— Begin —

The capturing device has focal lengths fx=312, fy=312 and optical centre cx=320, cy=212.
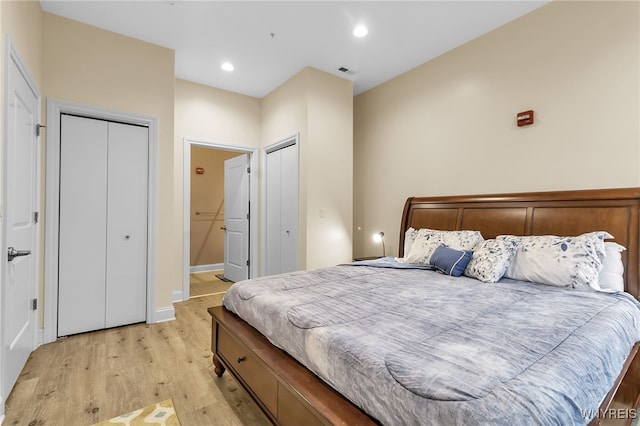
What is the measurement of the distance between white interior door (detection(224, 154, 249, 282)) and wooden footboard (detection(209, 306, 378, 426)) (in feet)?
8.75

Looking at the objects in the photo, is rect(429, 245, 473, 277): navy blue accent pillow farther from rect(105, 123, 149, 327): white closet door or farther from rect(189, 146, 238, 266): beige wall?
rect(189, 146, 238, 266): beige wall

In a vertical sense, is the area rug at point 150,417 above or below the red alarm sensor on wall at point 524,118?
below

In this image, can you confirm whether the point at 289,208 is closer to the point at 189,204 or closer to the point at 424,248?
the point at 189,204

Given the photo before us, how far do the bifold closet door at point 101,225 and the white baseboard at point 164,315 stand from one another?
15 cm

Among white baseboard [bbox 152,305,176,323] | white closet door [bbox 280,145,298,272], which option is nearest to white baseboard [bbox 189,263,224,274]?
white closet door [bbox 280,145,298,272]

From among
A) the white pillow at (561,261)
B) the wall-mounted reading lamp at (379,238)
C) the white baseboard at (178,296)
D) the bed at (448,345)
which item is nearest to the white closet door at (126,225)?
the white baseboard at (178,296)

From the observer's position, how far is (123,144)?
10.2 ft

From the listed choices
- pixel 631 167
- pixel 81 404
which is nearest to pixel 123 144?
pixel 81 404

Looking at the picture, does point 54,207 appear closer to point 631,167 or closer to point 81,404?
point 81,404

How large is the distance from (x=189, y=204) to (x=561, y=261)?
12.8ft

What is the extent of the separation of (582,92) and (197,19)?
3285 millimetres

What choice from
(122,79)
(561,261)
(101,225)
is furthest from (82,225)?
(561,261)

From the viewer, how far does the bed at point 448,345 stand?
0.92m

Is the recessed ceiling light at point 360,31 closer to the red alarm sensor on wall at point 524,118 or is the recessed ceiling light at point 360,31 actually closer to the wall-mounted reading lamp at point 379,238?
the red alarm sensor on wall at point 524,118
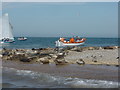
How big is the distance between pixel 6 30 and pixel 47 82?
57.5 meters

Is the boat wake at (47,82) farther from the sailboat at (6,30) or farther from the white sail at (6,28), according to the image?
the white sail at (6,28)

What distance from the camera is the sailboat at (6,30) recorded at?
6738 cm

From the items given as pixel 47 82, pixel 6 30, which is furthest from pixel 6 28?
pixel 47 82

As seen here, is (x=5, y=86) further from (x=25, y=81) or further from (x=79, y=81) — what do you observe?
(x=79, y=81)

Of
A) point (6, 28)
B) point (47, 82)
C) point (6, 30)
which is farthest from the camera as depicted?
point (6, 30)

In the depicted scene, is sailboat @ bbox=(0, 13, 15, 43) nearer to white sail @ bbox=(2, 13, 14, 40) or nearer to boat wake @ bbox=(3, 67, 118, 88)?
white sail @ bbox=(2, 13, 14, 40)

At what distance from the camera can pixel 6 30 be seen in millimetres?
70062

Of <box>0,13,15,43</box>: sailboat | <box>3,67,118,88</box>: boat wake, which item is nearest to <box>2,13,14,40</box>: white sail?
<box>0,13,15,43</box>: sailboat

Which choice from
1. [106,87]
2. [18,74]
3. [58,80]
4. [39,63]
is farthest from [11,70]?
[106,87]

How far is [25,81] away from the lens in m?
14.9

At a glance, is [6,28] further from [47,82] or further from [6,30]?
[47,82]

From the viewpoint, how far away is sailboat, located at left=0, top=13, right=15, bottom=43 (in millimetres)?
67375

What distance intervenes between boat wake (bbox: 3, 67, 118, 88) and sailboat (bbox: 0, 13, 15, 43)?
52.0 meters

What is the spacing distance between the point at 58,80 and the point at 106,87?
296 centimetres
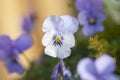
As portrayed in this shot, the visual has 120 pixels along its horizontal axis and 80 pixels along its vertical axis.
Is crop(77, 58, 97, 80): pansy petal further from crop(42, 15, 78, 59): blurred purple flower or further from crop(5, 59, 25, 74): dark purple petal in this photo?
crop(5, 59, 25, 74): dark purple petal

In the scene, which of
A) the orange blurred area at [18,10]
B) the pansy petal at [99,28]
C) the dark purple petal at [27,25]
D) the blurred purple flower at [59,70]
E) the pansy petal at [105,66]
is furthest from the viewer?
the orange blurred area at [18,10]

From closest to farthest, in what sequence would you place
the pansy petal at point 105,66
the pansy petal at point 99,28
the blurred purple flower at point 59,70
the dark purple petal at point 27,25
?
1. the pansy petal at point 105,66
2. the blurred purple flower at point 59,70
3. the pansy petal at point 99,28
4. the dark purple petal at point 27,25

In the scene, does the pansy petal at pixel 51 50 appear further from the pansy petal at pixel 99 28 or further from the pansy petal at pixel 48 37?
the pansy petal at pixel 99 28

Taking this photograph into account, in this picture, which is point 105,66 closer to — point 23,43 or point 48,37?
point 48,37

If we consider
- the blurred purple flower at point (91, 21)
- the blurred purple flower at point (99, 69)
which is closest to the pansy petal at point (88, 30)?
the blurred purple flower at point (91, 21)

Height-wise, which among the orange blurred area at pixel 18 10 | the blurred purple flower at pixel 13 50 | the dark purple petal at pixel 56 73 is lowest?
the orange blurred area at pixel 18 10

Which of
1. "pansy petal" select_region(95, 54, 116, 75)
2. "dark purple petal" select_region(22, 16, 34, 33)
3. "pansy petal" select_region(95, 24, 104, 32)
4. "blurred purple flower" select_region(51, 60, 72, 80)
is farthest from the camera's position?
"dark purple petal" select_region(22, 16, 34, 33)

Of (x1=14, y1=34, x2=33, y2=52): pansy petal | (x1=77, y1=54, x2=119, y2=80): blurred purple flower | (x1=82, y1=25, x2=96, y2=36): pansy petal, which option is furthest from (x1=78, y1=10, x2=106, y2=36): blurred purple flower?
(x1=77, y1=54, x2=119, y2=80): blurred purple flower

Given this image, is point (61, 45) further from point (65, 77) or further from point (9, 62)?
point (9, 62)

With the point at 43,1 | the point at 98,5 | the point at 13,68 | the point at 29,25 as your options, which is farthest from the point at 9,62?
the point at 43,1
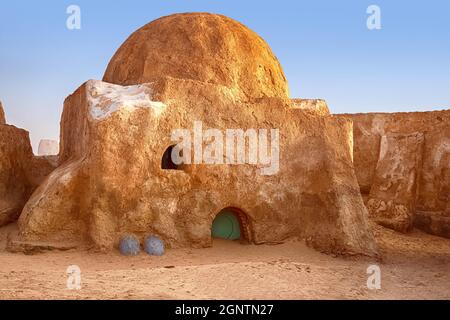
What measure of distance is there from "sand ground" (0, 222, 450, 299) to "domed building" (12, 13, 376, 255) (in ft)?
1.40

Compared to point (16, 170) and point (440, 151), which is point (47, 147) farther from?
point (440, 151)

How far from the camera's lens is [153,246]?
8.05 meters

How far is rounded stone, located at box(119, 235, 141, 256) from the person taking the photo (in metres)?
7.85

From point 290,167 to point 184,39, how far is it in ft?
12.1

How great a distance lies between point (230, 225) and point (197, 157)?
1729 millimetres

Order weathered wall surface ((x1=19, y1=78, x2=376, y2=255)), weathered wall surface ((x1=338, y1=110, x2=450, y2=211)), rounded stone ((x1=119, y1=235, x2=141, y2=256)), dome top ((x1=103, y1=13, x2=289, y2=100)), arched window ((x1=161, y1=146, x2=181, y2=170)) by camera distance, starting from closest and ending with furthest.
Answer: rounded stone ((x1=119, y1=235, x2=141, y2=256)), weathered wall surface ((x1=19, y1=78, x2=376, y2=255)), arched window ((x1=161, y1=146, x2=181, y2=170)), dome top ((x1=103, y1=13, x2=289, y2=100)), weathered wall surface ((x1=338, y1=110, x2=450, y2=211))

— End —

● EXERCISE AIM: Output every line of the records above as a JSON list of strings, one string per line, skipping blank lines. Leave the pictures out of the list.

● WORKED ANSWER:
[
  "The capturing device has focal lengths fx=312, fy=312 and optical centre cx=320, cy=212.",
  "What is the measurement of the distance between white interior door (detection(224, 154, 249, 282)) and wooden footboard (detection(209, 306, 378, 426)) (in feet)?",
  "8.75",
  "Looking at the objects in the photo, is rect(429, 245, 473, 277): navy blue accent pillow farther from rect(105, 123, 149, 327): white closet door or farther from rect(189, 146, 238, 266): beige wall?",
  "rect(189, 146, 238, 266): beige wall",
  "In a vertical sense, is the area rug at point 150,417 above or below the red alarm sensor on wall at point 524,118?",
  "below",
  "In this image, can you confirm whether the point at 289,208 is closer to the point at 189,204 or closer to the point at 424,248?",
  "the point at 189,204",
  "Given the photo before us, how far do the bifold closet door at point 101,225 and the white baseboard at point 164,315 stand from one another?",
  "15 cm",
  "Among white baseboard [bbox 152,305,176,323] | white closet door [bbox 280,145,298,272], which option is nearest to white baseboard [bbox 189,263,224,274]?",
  "white closet door [bbox 280,145,298,272]",
  "From among",
  "A) the white pillow at (561,261)",
  "B) the wall-mounted reading lamp at (379,238)",
  "C) the white baseboard at (178,296)",
  "D) the bed at (448,345)",
  "which item is nearest to the white closet door at (126,225)?",
  "the white baseboard at (178,296)",
  "From the observer's position, how far is (123,144)?",
  "10.2 ft",
  "From the listed choices",
  "- pixel 631 167",
  "- pixel 81 404",
  "which is nearest to pixel 123 144?",
  "pixel 81 404",
  "Looking at the picture, does point 54,207 appear closer to point 631,167 or closer to point 81,404?",
  "point 81,404",
  "How large is the distance from (x=189, y=204) to (x=561, y=261)?",
  "12.8ft",
  "What is the extent of the separation of (582,92) and (197,19)?",
  "3285 millimetres",
  "What choice from",
  "(122,79)",
  "(561,261)",
  "(101,225)",
  "is furthest from (82,225)?",
  "(561,261)",
  "From the viewer, how far does the bed at point 448,345 stand?",
  "0.92m",
  "Is the recessed ceiling light at point 360,31 closer to the red alarm sensor on wall at point 524,118 or is the recessed ceiling light at point 360,31 actually closer to the wall-mounted reading lamp at point 379,238?",
  "the red alarm sensor on wall at point 524,118",
  "How big is the distance between pixel 6 30 and pixel 47 82?",
  "57.5 meters",
  "Is the boat wake at (47,82) farther from the sailboat at (6,30) or farther from the white sail at (6,28), according to the image?",
  "the white sail at (6,28)",
  "What distance from the camera is the sailboat at (6,30) recorded at?",
  "6738 cm",
  "From the items given as pixel 47 82, pixel 6 30, which is furthest from pixel 6 28?",
  "pixel 47 82",
  "As seen here, is (x=5, y=86) further from (x=25, y=81) or further from (x=79, y=81) — what do you observe?",
  "(x=79, y=81)",
  "Of",
  "A) point (6, 28)",
  "B) point (47, 82)",
  "C) point (6, 30)",
  "which is farthest from the camera as depicted?",
  "point (6, 30)",
  "In the depicted scene, is sailboat @ bbox=(0, 13, 15, 43) nearer to white sail @ bbox=(2, 13, 14, 40) or nearer to boat wake @ bbox=(3, 67, 118, 88)?",
  "white sail @ bbox=(2, 13, 14, 40)",
  "At what distance from the camera can pixel 6 30 be seen in millimetres?",
  "70062",
  "Of <box>0,13,15,43</box>: sailboat | <box>3,67,118,88</box>: boat wake, which item is nearest to <box>2,13,14,40</box>: white sail?",
  "<box>0,13,15,43</box>: sailboat",
  "Which choice from",
  "1. [106,87]",
  "2. [18,74]",
  "3. [58,80]",
  "4. [39,63]",
  "is farthest from [11,70]?",
  "[106,87]",
  "How far is [25,81] away from the lens in m?",
  "14.9",
  "At a glance, is [6,28] further from [47,82] or further from [6,30]?",
  "[47,82]",
  "From the viewpoint, how far away is sailboat, located at left=0, top=13, right=15, bottom=43 (in millimetres)?",
  "67375",
  "What distance intervenes between boat wake (bbox: 3, 67, 118, 88) and sailboat (bbox: 0, 13, 15, 43)?",
  "52.0 meters",
  "What is the spacing distance between the point at 58,80 and the point at 106,87?",
  "296 centimetres",
  "As portrayed in this shot, the visual has 120 pixels along its horizontal axis and 80 pixels along its vertical axis.",
  "Is crop(77, 58, 97, 80): pansy petal further from crop(42, 15, 78, 59): blurred purple flower or further from crop(5, 59, 25, 74): dark purple petal in this photo?",
  "crop(5, 59, 25, 74): dark purple petal",
  "In the scene, which of",
  "A) the orange blurred area at [18,10]",
  "B) the pansy petal at [99,28]",
  "C) the dark purple petal at [27,25]",
  "D) the blurred purple flower at [59,70]",
  "E) the pansy petal at [105,66]",
  "is furthest from the viewer?",
  "the orange blurred area at [18,10]",
  "From closest to farthest, in what sequence would you place",
  "the pansy petal at point 105,66",
  "the pansy petal at point 99,28",
  "the blurred purple flower at point 59,70",
  "the dark purple petal at point 27,25",
  "?",
  "1. the pansy petal at point 105,66",
  "2. the blurred purple flower at point 59,70",
  "3. the pansy petal at point 99,28",
  "4. the dark purple petal at point 27,25",
  "In the scene, does the pansy petal at pixel 51 50 appear further from the pansy petal at pixel 99 28 or further from the pansy petal at pixel 48 37?",
  "the pansy petal at pixel 99 28",
  "Taking this photograph into account, in this picture, which is point 105,66 closer to — point 23,43 or point 48,37?",
  "point 48,37",
  "If we consider",
  "- the blurred purple flower at point (91, 21)",
  "- the blurred purple flower at point (99, 69)",
  "which is closest to the pansy petal at point (88, 30)?",
  "the blurred purple flower at point (91, 21)",
  "Height-wise, which among the orange blurred area at pixel 18 10 | the blurred purple flower at pixel 13 50 | the dark purple petal at pixel 56 73 is lowest?",
  "the orange blurred area at pixel 18 10",
  "Which of",
  "1. \"pansy petal\" select_region(95, 54, 116, 75)",
  "2. \"dark purple petal\" select_region(22, 16, 34, 33)",
  "3. \"pansy petal\" select_region(95, 24, 104, 32)",
  "4. \"blurred purple flower\" select_region(51, 60, 72, 80)",
  "is farthest from the camera's position?",
  "\"dark purple petal\" select_region(22, 16, 34, 33)",
  "Of (x1=14, y1=34, x2=33, y2=52): pansy petal | (x1=77, y1=54, x2=119, y2=80): blurred purple flower | (x1=82, y1=25, x2=96, y2=36): pansy petal, which option is furthest from (x1=78, y1=10, x2=106, y2=36): blurred purple flower?",
  "(x1=77, y1=54, x2=119, y2=80): blurred purple flower",
  "Given this image, is point (61, 45) further from point (65, 77) or further from point (9, 62)?",
  "point (9, 62)",
  "With the point at 43,1 | the point at 98,5 | the point at 13,68 | the point at 29,25 as your options, which is farthest from the point at 9,62?",
  "the point at 43,1",
  "What measure of distance is there from \"sand ground\" (0, 222, 450, 299) to \"domed building\" (12, 13, 376, 255) (in ft)?",
  "1.40",
  "Compared to point (16, 170) and point (440, 151), which is point (47, 147) farther from?",
  "point (440, 151)",
  "How far from the camera's lens is [153,246]?",
  "8.05 meters",
  "How far is rounded stone, located at box(119, 235, 141, 256) from the person taking the photo (in metres)?",
  "7.85",
  "From point 290,167 to point 184,39, how far is it in ft?",
  "12.1",
  "How great a distance lies between point (230, 225) and point (197, 157)?",
  "1729 millimetres",
  "Order weathered wall surface ((x1=19, y1=78, x2=376, y2=255)), weathered wall surface ((x1=338, y1=110, x2=450, y2=211)), rounded stone ((x1=119, y1=235, x2=141, y2=256)), dome top ((x1=103, y1=13, x2=289, y2=100)), arched window ((x1=161, y1=146, x2=181, y2=170)) by camera distance, starting from closest and ending with furthest.",
  "Answer: rounded stone ((x1=119, y1=235, x2=141, y2=256)), weathered wall surface ((x1=19, y1=78, x2=376, y2=255)), arched window ((x1=161, y1=146, x2=181, y2=170)), dome top ((x1=103, y1=13, x2=289, y2=100)), weathered wall surface ((x1=338, y1=110, x2=450, y2=211))"
]